Além de considerar que o desfecho em 1/a instância deste processo é "uma lição" para o MP, Rui Verde considerou ainda que é "um bom exemplo para José Sócrates", dizendo manter a tese e a opinião de que a Independente foi fechada por causa do antigo primeiro-ministro e da questão relacionada com a sua licenciatura.

Ele (Sócrates) é o culpado disto, mas na realidade está agora a tomar o mesmo remédio que nos deu. É para ver que chega a todos e é tempo de acabar com este mau funcionamento das coisas", declarou Rui Verde.

Caso da Independente

O coletivo de juízes, presidido por Ana Peres, referiu, no final da leitura do acórdão, que, na ponderação das penas, teve em consideração “o tempo que já decorreu dos factos”, aludindo ao início da investigação em 2006.

Ana Peres notou ainda que os arguidos não foram responsáveis pela necessidade de se repetir o julgamento, devido à morte de uma das juízas que integrava o coletivo.

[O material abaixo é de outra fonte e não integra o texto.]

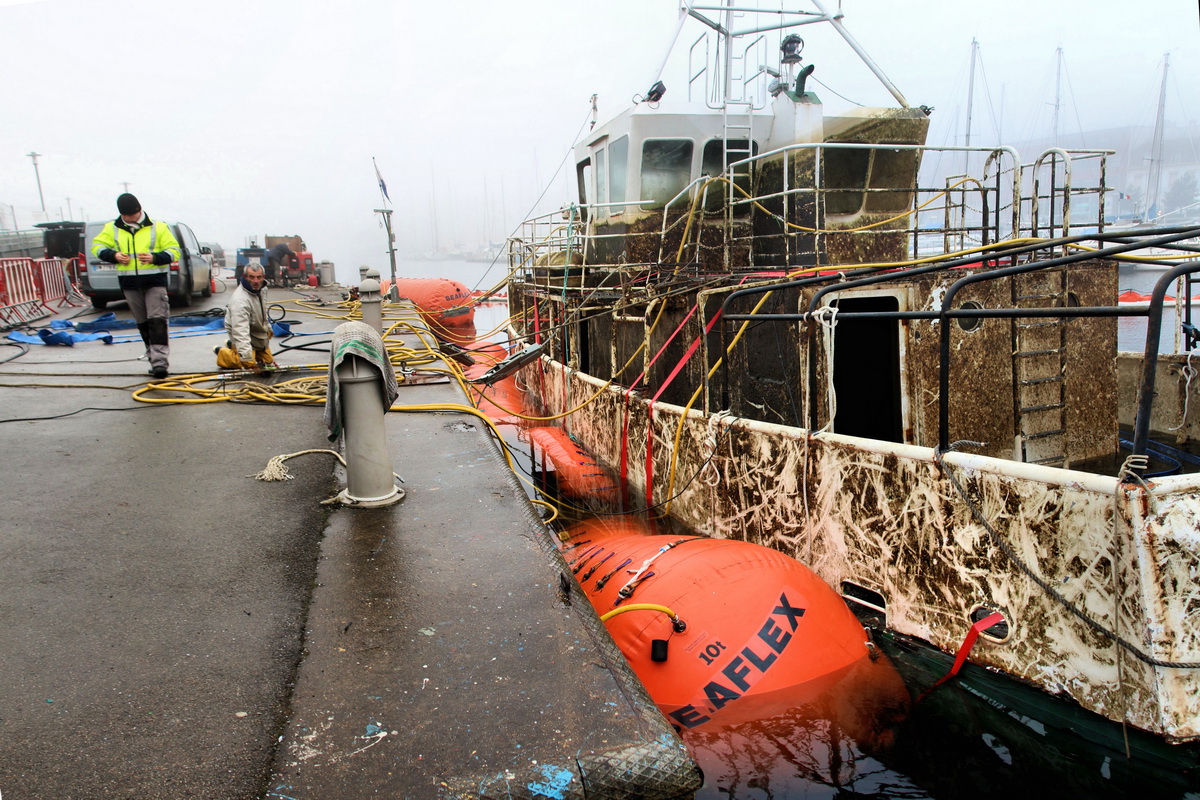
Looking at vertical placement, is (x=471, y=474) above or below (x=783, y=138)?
below

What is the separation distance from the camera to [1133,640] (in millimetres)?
3457

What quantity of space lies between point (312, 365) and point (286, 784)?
6.92 meters

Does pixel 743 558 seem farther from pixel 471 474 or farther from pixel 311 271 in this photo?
pixel 311 271

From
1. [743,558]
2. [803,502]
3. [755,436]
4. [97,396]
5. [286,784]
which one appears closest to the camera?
[286,784]

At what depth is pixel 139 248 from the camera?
23.8 feet

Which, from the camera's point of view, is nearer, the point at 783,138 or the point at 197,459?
the point at 197,459

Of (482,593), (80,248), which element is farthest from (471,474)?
(80,248)

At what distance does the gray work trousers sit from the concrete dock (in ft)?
9.43

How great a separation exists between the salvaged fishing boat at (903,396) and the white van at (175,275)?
9456 mm

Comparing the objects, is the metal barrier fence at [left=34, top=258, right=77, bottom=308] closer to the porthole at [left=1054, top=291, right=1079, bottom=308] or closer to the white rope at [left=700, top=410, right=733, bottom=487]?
the white rope at [left=700, top=410, right=733, bottom=487]

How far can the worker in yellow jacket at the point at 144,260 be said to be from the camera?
7.14 metres

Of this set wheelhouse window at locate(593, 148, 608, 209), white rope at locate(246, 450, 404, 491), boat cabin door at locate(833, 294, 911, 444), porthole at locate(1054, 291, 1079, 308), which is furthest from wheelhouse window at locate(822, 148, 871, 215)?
white rope at locate(246, 450, 404, 491)

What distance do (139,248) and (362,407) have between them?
16.0ft

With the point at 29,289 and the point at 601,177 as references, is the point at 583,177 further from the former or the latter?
the point at 29,289
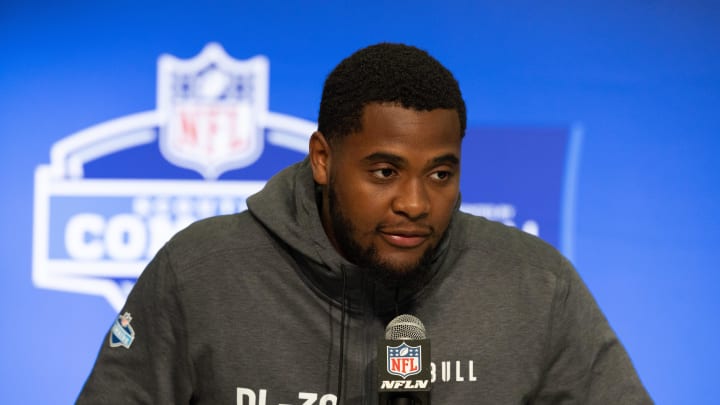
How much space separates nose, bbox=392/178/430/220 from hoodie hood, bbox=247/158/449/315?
0.21 meters

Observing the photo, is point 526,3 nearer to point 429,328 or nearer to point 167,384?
point 429,328

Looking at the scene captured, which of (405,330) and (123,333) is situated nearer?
(405,330)

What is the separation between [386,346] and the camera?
141 centimetres

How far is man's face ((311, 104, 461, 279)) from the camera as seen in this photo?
1.57 meters

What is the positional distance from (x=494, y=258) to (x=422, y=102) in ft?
1.48

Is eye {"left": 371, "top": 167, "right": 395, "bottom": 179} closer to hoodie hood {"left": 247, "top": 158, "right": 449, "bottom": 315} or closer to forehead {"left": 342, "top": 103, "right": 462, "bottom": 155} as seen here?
forehead {"left": 342, "top": 103, "right": 462, "bottom": 155}

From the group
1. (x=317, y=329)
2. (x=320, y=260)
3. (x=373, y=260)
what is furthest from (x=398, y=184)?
(x=317, y=329)

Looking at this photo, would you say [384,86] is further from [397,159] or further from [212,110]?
[212,110]

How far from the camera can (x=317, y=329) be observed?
175 centimetres

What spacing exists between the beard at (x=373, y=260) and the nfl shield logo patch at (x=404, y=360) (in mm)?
244

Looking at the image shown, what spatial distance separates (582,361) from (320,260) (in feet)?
1.94

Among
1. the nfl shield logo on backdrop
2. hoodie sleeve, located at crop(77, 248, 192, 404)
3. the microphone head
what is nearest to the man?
hoodie sleeve, located at crop(77, 248, 192, 404)

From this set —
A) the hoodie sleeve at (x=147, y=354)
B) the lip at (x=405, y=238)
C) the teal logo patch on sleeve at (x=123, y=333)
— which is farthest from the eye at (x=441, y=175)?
the teal logo patch on sleeve at (x=123, y=333)

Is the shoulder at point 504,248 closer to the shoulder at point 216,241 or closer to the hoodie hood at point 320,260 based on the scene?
the hoodie hood at point 320,260
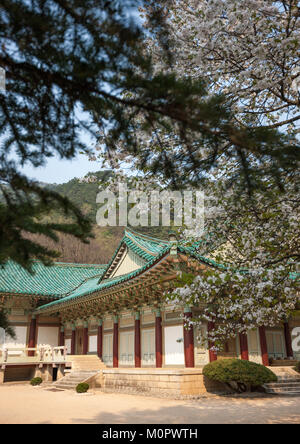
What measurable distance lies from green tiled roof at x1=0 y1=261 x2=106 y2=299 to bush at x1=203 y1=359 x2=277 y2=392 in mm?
12019

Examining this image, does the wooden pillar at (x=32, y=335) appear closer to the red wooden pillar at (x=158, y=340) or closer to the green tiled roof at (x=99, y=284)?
the green tiled roof at (x=99, y=284)

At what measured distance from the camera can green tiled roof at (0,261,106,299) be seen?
2214cm

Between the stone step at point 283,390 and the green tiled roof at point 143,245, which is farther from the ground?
the green tiled roof at point 143,245

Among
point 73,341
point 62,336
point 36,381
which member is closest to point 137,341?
point 36,381

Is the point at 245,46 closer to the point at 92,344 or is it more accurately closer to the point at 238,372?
the point at 238,372

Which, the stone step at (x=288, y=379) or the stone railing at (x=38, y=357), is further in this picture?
the stone railing at (x=38, y=357)

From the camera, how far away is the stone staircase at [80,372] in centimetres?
1527

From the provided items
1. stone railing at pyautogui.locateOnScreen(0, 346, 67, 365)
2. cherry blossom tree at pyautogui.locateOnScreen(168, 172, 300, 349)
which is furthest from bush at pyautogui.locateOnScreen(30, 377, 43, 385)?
cherry blossom tree at pyautogui.locateOnScreen(168, 172, 300, 349)

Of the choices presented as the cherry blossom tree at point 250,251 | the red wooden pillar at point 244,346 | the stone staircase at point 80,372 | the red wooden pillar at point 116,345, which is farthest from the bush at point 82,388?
the cherry blossom tree at point 250,251

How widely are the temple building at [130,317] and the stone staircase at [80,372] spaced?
2.30ft

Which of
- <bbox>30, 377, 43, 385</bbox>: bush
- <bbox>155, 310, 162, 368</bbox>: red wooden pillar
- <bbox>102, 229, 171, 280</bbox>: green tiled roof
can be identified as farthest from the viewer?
<bbox>30, 377, 43, 385</bbox>: bush

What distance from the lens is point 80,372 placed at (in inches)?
645

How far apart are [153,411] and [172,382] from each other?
9.19 feet

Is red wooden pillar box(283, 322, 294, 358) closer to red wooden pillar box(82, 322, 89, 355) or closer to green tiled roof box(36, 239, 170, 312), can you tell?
green tiled roof box(36, 239, 170, 312)
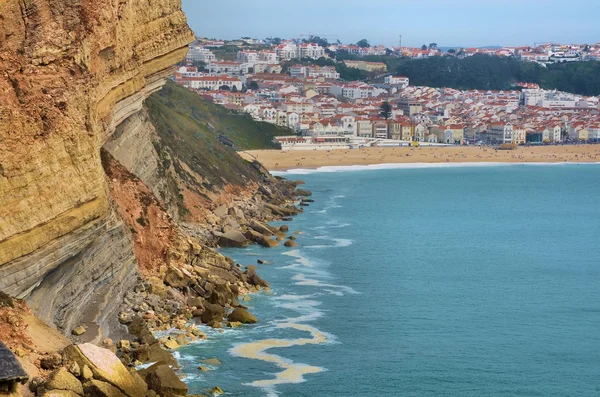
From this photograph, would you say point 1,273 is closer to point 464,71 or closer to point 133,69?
point 133,69

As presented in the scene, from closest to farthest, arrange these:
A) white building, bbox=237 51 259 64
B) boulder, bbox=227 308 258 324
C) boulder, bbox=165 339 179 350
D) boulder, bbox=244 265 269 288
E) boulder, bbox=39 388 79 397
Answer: boulder, bbox=39 388 79 397, boulder, bbox=165 339 179 350, boulder, bbox=227 308 258 324, boulder, bbox=244 265 269 288, white building, bbox=237 51 259 64

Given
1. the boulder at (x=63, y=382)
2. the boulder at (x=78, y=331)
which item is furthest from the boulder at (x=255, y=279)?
the boulder at (x=63, y=382)

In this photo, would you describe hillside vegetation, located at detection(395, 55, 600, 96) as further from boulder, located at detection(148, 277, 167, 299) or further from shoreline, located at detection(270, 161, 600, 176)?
boulder, located at detection(148, 277, 167, 299)

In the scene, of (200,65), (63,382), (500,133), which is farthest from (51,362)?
(200,65)

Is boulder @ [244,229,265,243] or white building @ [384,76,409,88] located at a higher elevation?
boulder @ [244,229,265,243]

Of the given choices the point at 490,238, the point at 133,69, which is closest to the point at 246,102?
the point at 490,238

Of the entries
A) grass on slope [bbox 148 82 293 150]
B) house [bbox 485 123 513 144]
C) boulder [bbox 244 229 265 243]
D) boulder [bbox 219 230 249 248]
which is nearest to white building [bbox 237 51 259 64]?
house [bbox 485 123 513 144]
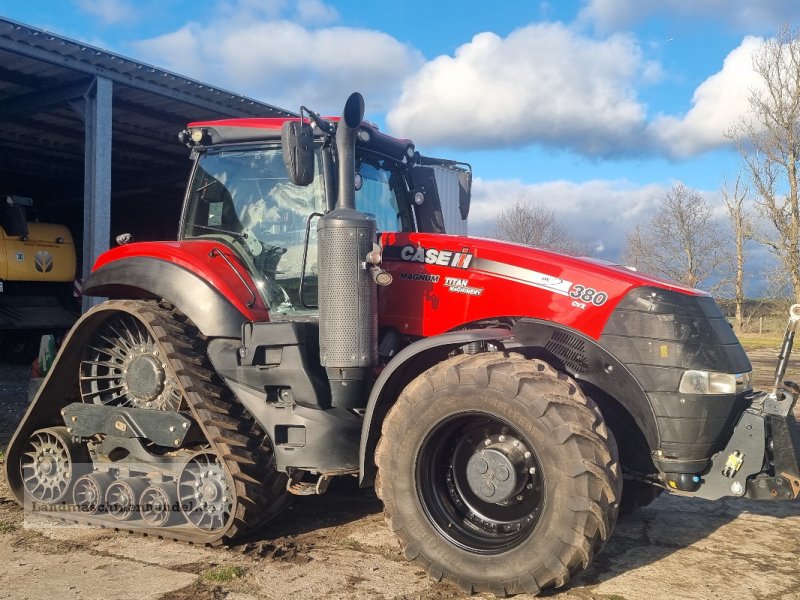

Os arguidos foram levados a julgamento por uma panóplia de crimes de natureza económico-financeira relacionada com a gestão da Universidade e com atos considerados ruinosos para a instituição de ensino superior.

Foi em fevereiro de 2009, que o Ministério Público acusou 26 arguidos de diversos crimes de natureza económico-financeira e deduziu um pedido de indemnização cível contra cinco deles, de montante superior a um milhão de euros.

A crise na Universidade Independente começou com suspeitas de irregularidades no funcionamento da instituição. Em fevereiro de 2007, ocorreram disputas pelo controlo da instituição e da empresa SIDES, que detinha a universidade.

A universidade privada seria encerrada a 31 de outubro de 2007, por caducidade de reconhecimento de interesse público e por manifesta degradação pedagógica. A decisão foi tomada pelo então ministro do Ensino Superior, Mariano Gago, que entretanto também morreu.